● Items:
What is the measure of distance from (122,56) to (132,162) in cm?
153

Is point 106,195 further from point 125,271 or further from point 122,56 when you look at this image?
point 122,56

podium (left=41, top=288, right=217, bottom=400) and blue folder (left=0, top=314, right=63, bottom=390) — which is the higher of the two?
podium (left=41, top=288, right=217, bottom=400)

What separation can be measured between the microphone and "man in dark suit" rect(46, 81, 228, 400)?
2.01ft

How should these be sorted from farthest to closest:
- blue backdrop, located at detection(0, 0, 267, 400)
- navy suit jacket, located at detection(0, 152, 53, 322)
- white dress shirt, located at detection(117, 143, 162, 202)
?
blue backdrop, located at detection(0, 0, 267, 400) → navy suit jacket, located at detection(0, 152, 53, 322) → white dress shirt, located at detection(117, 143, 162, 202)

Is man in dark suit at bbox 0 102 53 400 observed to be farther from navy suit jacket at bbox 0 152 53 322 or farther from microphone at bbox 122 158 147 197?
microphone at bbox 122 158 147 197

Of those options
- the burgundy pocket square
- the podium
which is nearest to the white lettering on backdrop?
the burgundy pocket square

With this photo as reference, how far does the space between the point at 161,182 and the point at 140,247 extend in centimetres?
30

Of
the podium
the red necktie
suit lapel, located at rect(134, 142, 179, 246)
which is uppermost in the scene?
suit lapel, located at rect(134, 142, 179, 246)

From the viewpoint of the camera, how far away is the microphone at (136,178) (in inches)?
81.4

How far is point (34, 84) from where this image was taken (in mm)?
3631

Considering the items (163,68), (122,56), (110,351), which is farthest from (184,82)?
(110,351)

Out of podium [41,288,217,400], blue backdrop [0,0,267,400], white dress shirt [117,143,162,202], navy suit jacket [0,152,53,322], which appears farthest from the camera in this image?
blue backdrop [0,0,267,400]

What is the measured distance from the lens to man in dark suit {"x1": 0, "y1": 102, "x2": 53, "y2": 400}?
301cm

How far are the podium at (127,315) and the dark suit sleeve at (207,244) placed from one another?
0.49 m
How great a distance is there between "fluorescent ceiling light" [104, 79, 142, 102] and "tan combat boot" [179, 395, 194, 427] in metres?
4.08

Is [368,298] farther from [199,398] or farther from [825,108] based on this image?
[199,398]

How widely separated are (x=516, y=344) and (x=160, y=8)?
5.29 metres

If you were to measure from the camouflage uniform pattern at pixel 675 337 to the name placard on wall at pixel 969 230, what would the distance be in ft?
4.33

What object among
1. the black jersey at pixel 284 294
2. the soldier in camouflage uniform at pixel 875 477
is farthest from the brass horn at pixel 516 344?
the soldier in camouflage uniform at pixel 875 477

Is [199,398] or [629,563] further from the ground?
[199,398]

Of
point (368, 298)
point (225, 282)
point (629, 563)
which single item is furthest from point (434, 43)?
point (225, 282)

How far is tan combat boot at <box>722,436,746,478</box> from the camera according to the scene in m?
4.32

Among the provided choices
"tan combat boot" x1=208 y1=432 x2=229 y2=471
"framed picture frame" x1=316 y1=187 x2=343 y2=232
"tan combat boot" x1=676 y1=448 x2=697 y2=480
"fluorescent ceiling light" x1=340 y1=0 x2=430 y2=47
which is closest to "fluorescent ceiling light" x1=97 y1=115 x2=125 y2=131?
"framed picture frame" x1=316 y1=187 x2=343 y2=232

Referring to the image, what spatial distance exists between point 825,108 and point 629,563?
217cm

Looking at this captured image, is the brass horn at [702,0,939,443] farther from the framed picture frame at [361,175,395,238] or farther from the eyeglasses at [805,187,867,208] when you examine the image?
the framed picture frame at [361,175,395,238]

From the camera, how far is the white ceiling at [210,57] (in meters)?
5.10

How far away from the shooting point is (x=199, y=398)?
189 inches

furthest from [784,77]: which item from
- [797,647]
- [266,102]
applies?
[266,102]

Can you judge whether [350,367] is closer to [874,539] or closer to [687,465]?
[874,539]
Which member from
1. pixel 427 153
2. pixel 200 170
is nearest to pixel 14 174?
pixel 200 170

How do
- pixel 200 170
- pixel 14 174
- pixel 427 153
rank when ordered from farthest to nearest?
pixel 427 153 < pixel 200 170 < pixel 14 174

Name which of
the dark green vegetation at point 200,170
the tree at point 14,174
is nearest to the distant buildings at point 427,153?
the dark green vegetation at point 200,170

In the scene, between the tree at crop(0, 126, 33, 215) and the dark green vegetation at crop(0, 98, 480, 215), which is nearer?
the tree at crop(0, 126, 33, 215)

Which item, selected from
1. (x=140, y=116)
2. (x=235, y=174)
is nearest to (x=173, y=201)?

● Exercise requirements:
Reproduce the full listing exactly.

● Task solution:
What is the measure of distance from (122,56) to (132,162) in cm?
153

Is point 106,195 further from point 125,271 or further from point 122,56 when you look at this image?
point 122,56

podium (left=41, top=288, right=217, bottom=400) and blue folder (left=0, top=314, right=63, bottom=390) — which is the higher of the two?
podium (left=41, top=288, right=217, bottom=400)

What separation can be measured between the microphone and "man in dark suit" rect(46, 81, 228, 400)?
2.01ft

How should these be sorted from farthest to closest:
- blue backdrop, located at detection(0, 0, 267, 400)
- navy suit jacket, located at detection(0, 152, 53, 322)
- white dress shirt, located at detection(117, 143, 162, 202)
?
blue backdrop, located at detection(0, 0, 267, 400) → navy suit jacket, located at detection(0, 152, 53, 322) → white dress shirt, located at detection(117, 143, 162, 202)

Is man in dark suit at bbox 0 102 53 400 observed to be farther from navy suit jacket at bbox 0 152 53 322 or farther from microphone at bbox 122 158 147 197?
microphone at bbox 122 158 147 197

Of those options
- the burgundy pocket square
- the podium
which is nearest to the white lettering on backdrop?
the burgundy pocket square

With this photo as reference, how far does the space between the point at 161,182 and the point at 140,247 extend in centimetres?
30

Of
the podium
the red necktie
suit lapel, located at rect(134, 142, 179, 246)
which is uppermost in the scene?
suit lapel, located at rect(134, 142, 179, 246)

From the viewpoint of the camera, how far away is the microphone at (136,178) (in inches)?
81.4

How far is point (34, 84) from where this image was taken (in mm)?
3631

Considering the items (163,68), (122,56), (110,351), which is farthest from (184,82)?
(110,351)

Out of podium [41,288,217,400], blue backdrop [0,0,267,400], white dress shirt [117,143,162,202], navy suit jacket [0,152,53,322], which appears farthest from the camera in this image?
blue backdrop [0,0,267,400]

What is the measured distance from the lens to man in dark suit {"x1": 0, "y1": 102, "x2": 53, "y2": 400}?
301cm

How far are the podium at (127,315) and the dark suit sleeve at (207,244) placed from one another?
0.49 m
How great a distance is there between "fluorescent ceiling light" [104, 79, 142, 102] and "tan combat boot" [179, 395, 194, 427] in metres?
4.08

Is [368,298] farther from [199,398] or farther from [825,108] based on this image?
[199,398]

How widely separated are (x=516, y=344) and (x=160, y=8)?
5.29 metres

If you were to measure from the camouflage uniform pattern at pixel 675 337 to the name placard on wall at pixel 969 230, what would the distance be in ft?
4.33

What object among
1. the black jersey at pixel 284 294
2. the soldier in camouflage uniform at pixel 875 477
is farthest from the brass horn at pixel 516 344?
the soldier in camouflage uniform at pixel 875 477

Is [199,398] or [629,563] further from the ground?
[199,398]

Of
point (368, 298)
point (225, 282)
point (629, 563)
which single item is furthest from point (434, 43)?
point (225, 282)

How far is tan combat boot at <box>722,436,746,478</box> from the camera according to the scene in m?
4.32

Among the provided choices
"tan combat boot" x1=208 y1=432 x2=229 y2=471
"framed picture frame" x1=316 y1=187 x2=343 y2=232
"tan combat boot" x1=676 y1=448 x2=697 y2=480
"fluorescent ceiling light" x1=340 y1=0 x2=430 y2=47
which is closest to "fluorescent ceiling light" x1=97 y1=115 x2=125 y2=131?
"framed picture frame" x1=316 y1=187 x2=343 y2=232

Referring to the image, what spatial distance exists between point 825,108 and point 629,563?
217cm

Looking at this captured image, is the brass horn at [702,0,939,443] farther from the framed picture frame at [361,175,395,238] or farther from the eyeglasses at [805,187,867,208] when you examine the image?
the framed picture frame at [361,175,395,238]

From the camera, how far is the white ceiling at [210,57] (in meters)?
5.10

How far away from the shooting point is (x=199, y=398)?
189 inches

furthest from [784,77]: which item from
- [797,647]
- [266,102]
applies?
[266,102]

Can you judge whether [350,367] is closer to [874,539] or closer to [687,465]?
[874,539]
Which member from
1. pixel 427 153
2. pixel 200 170
is nearest to pixel 14 174?
pixel 200 170

How do
- pixel 200 170
- pixel 14 174
- pixel 427 153
rank when ordered from farthest to nearest?
pixel 427 153 < pixel 200 170 < pixel 14 174

Name which of
the dark green vegetation at point 200,170
the tree at point 14,174
is nearest to the distant buildings at point 427,153?
the dark green vegetation at point 200,170

In the scene, between the tree at crop(0, 126, 33, 215) and the dark green vegetation at crop(0, 98, 480, 215), which is nearer?
the tree at crop(0, 126, 33, 215)

Which item, selected from
1. (x=140, y=116)
2. (x=235, y=174)
is nearest to (x=173, y=201)?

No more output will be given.